Outro ponto apresentado pela presidente do IDB é o gasto de uma família quando um dos membros tem diabetes tipo 1. Ela lembra dos gastos com alimentação, medicamentos de alto custo, equipe multiprofissional e atividades físicas. “Só o diagnóstico de diabetes tipo 1 sozinho pode falir uma família, tudo é caro”, frisa. Se a pessoa com DM1 for considerada PCD (pessoa com deficiência), ela passa a ter acesso a diversos incentivos, descontos e garantias, como todo PCD.
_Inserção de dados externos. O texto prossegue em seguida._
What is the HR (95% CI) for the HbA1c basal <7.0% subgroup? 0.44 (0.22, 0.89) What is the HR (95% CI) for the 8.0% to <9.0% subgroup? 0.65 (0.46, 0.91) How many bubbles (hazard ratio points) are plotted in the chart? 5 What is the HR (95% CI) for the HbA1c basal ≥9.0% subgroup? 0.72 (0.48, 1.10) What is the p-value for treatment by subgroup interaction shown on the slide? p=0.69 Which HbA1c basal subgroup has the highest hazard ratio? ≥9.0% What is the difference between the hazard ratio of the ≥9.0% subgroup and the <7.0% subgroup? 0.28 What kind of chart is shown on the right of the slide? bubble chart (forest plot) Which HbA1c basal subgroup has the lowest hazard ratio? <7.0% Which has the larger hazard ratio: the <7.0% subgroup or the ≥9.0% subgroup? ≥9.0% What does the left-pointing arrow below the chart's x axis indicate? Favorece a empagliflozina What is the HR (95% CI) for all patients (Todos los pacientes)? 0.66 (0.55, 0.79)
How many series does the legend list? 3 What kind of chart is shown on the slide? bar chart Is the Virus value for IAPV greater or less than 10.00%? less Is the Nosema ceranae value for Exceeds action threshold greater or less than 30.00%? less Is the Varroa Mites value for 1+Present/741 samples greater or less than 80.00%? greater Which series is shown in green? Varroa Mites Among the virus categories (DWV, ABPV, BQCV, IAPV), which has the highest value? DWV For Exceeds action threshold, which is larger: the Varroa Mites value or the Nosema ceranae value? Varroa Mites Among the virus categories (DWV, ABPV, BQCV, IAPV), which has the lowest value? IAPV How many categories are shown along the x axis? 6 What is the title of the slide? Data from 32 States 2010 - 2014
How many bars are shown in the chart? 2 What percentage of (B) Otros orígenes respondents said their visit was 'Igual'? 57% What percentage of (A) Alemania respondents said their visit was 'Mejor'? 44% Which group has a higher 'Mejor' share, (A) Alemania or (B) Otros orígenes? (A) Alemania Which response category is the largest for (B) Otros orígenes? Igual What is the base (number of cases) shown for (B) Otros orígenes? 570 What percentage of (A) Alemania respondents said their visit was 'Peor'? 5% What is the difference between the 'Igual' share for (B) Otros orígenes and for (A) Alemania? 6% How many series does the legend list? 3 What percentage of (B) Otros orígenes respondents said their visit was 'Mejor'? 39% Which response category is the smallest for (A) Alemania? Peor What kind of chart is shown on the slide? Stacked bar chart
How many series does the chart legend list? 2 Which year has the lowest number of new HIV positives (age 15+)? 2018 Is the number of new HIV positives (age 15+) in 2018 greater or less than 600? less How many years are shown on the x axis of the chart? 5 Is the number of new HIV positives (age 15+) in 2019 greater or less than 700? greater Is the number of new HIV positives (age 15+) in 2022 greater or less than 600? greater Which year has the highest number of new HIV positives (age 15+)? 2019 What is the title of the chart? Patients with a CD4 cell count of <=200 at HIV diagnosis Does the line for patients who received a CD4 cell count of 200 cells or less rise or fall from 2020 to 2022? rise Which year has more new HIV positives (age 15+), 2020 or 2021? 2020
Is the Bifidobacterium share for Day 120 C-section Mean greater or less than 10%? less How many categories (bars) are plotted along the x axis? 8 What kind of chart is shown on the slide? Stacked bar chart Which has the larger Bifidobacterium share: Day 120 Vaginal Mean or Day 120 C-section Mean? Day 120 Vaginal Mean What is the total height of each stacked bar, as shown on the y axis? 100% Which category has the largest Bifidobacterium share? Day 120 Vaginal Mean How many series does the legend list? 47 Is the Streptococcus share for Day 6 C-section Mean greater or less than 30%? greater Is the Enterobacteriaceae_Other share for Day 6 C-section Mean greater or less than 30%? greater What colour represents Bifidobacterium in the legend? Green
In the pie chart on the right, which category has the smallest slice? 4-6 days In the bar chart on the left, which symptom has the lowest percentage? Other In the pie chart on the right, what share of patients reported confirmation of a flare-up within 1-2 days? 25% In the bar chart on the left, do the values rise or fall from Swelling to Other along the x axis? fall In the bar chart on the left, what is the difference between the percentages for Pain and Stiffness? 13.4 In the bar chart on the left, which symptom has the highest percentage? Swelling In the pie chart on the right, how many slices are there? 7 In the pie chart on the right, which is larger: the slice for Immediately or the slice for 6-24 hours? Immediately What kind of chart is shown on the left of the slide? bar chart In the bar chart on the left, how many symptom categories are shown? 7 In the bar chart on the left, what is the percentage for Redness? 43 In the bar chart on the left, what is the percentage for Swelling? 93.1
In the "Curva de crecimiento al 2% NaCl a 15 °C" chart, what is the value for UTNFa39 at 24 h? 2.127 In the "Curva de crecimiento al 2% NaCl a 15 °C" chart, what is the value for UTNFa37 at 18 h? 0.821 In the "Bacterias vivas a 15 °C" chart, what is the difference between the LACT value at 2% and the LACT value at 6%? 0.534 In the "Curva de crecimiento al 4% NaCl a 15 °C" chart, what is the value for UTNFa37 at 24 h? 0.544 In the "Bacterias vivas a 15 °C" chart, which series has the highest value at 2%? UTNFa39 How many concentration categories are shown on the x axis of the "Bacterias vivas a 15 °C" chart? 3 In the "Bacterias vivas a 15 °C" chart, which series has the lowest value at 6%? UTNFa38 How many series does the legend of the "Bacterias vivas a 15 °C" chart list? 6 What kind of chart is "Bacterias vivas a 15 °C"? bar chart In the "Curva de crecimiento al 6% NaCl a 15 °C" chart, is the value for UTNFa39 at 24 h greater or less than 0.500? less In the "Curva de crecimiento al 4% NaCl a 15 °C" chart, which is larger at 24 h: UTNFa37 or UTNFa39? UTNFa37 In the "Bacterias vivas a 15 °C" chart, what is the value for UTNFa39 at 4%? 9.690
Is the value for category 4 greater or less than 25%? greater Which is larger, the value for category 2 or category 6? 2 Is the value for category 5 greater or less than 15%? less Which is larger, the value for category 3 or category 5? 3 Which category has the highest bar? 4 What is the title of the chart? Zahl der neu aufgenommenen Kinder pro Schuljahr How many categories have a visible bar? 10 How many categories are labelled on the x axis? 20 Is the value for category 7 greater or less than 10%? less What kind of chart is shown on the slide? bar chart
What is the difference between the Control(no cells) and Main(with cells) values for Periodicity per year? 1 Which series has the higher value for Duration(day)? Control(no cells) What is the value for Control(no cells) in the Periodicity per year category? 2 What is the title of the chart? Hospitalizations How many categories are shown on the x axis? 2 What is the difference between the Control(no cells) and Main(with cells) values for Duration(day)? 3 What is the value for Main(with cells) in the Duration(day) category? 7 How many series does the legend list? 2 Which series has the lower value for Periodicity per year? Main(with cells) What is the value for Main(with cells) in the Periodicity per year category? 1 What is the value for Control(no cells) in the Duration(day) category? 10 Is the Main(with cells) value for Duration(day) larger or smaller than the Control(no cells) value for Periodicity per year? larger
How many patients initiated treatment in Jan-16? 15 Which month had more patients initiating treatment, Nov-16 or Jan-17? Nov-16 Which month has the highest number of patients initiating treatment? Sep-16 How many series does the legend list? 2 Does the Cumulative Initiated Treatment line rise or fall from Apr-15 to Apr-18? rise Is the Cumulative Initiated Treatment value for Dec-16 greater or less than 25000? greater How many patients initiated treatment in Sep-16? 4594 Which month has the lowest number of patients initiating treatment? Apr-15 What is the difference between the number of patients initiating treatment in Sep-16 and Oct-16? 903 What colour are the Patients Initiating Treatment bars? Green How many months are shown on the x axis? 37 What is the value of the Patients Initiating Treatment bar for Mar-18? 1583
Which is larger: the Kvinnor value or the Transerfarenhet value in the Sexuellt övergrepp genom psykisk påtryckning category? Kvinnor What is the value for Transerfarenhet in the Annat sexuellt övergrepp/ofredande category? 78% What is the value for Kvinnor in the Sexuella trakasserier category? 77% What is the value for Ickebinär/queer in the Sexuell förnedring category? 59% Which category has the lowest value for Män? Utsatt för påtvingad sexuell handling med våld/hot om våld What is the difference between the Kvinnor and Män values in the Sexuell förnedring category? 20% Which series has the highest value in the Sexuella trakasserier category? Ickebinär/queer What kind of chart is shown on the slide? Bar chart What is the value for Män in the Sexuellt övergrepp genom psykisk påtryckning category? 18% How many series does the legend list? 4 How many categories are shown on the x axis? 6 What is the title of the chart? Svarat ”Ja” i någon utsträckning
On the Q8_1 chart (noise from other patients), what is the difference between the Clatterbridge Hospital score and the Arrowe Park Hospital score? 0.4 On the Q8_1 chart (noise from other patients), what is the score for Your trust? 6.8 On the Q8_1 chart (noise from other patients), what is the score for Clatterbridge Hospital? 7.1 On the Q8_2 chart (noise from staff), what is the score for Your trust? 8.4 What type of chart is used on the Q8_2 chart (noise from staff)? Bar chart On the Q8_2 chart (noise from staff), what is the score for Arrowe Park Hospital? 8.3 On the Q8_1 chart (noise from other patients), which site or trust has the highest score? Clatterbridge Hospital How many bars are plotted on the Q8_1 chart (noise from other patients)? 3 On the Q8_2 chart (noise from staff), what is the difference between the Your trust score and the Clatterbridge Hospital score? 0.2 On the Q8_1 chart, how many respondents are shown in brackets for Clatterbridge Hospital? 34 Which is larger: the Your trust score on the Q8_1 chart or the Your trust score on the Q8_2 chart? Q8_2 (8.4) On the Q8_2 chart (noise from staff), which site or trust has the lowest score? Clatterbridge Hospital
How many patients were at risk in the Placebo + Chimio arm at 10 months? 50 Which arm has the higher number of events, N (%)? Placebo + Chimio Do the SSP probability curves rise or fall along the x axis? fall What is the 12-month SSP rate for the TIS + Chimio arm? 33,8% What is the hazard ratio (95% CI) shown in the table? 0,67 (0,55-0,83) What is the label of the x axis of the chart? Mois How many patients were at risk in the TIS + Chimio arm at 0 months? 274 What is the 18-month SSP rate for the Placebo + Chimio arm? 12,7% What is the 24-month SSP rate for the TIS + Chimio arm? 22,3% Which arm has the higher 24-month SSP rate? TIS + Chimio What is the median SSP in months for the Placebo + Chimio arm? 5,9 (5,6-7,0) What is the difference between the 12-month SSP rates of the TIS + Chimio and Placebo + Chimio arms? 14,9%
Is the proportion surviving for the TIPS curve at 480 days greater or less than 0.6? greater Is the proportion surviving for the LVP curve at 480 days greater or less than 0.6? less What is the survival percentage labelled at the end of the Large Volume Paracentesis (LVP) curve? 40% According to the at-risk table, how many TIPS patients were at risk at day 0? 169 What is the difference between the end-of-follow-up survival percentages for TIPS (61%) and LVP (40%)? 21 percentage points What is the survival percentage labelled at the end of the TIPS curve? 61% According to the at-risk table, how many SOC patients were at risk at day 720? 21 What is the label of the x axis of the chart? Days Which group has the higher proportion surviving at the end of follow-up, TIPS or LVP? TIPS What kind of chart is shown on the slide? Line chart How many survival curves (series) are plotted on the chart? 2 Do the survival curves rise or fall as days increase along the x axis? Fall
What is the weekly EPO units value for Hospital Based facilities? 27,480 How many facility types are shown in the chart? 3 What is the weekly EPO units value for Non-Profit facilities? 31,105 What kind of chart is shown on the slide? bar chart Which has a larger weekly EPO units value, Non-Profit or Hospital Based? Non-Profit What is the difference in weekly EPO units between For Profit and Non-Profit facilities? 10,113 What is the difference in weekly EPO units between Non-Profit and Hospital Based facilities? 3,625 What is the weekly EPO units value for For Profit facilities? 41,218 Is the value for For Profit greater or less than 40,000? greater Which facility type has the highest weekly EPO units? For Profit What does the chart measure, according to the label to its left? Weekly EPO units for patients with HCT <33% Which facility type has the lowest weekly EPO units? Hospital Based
E por que o PL foi vetado?

No veto publicado no Diário Oficial da União, no dia 10 de janeiro, o presidente Lula pontua que o Estatuto da Pessoa com Deficiência “reconhece que a deficiência resulta da interação entre a pessoa e as barreiras sociais, e não de uma condição médica específica”. Além disso, por considerar que a inclusão poderia gerar despesas para União, já que pessoas com deficiência têm direito a diversos incentivos, diz que “a proposição legislativa também incorre em vício de inconstitucionalidade” por não apresentar “estimativa do impacto orçamentário-financeiro correspondente e previsão de fonte orçamentária e financeira necessária à realização da despesa”.

Quais os próximos passos?

Agora, a expectativa é que o governo envie nova proposta de texto para substituir o projeto de Lei, até 17 de julho. No entanto, mesmo que não envie, há ainda a possibilidade de adiamento por mais um período. Funciona assim: no dia 17 de junho, em que a derrubada do veto seria votada, o governo pediu 30 dias para preparar um texto substitutivo do projeto de lei em questão, caso contrário, a derrubada seria votada pelo plenário com o fim do prazo. Esse pedido precisou ser aprovado pelas lideranças partidárias presentes, que aceitaram a proposta. No dia 17 de julho, quando se encerra o prazo, se houver nova proposta e as lideranças aceitarem, um novo prazo pode ser estipulado.

Agora, toda a expectativa está na chegada de um novo texto e na possível votação da derrubada do veto na semana que vem.